I use FirebaseInstanceIdService.onTokenRefresh()
as an example:
a) Add the BIND_JOB_SERVICE permission to your service:
<service android:name=".fcm.FcmRegistrationJobIntentService"
android:exported="false"
android:permission="android.permission.BIND_JOB_SERVICE"/>
b) Instead of extending from IntentService
, simply extend from android.support.v4.app.JobIntentService
, rename the onHandleIntent(Intent)
method to onHandleWork(Intent)
, and add a enqueueWork(Context, Intent) convenient function:
public class FcmRegistrationJobIntentService extends JobIntentService
{
// Unique job ID for this service.
static final int JOB_ID = 42;
// Convenience method for enqueuing work in to this service.
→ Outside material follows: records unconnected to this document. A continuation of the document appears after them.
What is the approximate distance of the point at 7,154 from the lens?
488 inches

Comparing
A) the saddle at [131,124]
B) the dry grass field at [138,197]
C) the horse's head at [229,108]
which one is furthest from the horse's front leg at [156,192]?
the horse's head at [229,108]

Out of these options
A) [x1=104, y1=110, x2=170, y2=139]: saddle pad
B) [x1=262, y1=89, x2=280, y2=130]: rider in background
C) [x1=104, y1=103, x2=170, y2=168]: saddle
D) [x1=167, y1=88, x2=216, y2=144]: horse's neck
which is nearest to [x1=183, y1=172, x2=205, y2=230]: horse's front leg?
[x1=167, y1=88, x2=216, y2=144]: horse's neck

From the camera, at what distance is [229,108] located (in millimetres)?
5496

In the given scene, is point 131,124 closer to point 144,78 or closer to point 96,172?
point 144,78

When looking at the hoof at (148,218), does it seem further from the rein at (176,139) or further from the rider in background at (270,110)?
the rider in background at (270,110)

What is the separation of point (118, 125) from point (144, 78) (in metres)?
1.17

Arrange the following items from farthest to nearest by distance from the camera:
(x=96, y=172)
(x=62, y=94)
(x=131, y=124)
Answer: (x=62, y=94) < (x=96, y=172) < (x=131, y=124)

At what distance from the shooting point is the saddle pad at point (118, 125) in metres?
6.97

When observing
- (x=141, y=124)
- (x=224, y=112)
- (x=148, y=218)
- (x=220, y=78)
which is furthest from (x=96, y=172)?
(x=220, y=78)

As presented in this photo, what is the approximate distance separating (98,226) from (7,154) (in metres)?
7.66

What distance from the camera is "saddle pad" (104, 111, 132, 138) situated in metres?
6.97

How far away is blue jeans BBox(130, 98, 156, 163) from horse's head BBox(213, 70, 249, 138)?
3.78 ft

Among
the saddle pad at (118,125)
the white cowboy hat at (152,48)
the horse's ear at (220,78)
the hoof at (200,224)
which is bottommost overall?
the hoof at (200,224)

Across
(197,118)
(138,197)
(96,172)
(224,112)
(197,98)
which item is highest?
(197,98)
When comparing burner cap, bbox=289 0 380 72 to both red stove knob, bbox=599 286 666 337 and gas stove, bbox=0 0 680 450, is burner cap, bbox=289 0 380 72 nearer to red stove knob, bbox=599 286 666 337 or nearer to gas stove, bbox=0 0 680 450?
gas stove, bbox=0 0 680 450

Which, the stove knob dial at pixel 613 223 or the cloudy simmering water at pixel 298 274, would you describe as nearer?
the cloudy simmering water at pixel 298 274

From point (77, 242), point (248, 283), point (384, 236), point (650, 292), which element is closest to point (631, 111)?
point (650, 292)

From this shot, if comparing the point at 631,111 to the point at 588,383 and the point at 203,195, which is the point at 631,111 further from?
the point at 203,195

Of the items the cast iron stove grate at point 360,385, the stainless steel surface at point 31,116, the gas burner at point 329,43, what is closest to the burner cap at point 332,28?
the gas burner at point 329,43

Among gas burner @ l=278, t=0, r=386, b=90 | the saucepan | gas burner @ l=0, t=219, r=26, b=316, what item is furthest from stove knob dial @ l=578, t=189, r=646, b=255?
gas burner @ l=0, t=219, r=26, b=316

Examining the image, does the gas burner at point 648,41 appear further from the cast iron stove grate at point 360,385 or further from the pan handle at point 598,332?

public static void enqueueWork(Context context, Intent work) {
enqueueWork(context, FcmRegistrationJobIntentService.class, JOB_ID, work);
}
@Override
protected void onHandleWork(@NonNull Intent intent) {
// the code from IntentService.onHandleIntent() ...
}
}
c) Start the job using the enqueueWork()
convenient function:
public class ComfyFirebaseInstanceIdService extends FirebaseInstanceIdService {
@Override
public void onTokenRefresh() {
Intent intent = new Intent(this, FcmRegistrationJobIntentService.class);
// startService(intent);
FcmRegistrationJobIntentService.enqueueWork(this, intent);
}
}
I hope this example is helpful. At least after following these steps, I was not able to reproduce the issue on my Android 8 device anymore, and it continues to work an my Android 7 device.
Update
as FirebaseInstanceIdService
deprecated we should remove this from the code, and use onNewToken from FirebaseMessagingService
instead.
I've done some research about it and the best option is to transform IntentService into JobIntentService available in app compat library. It would behave like IntentService on all pre-Oreo devices. On Android 8 and above it will enqueue job to android system JobScheduler. This job by default have set deadline parameter to 0, so theoretically it should fire as fast as possible.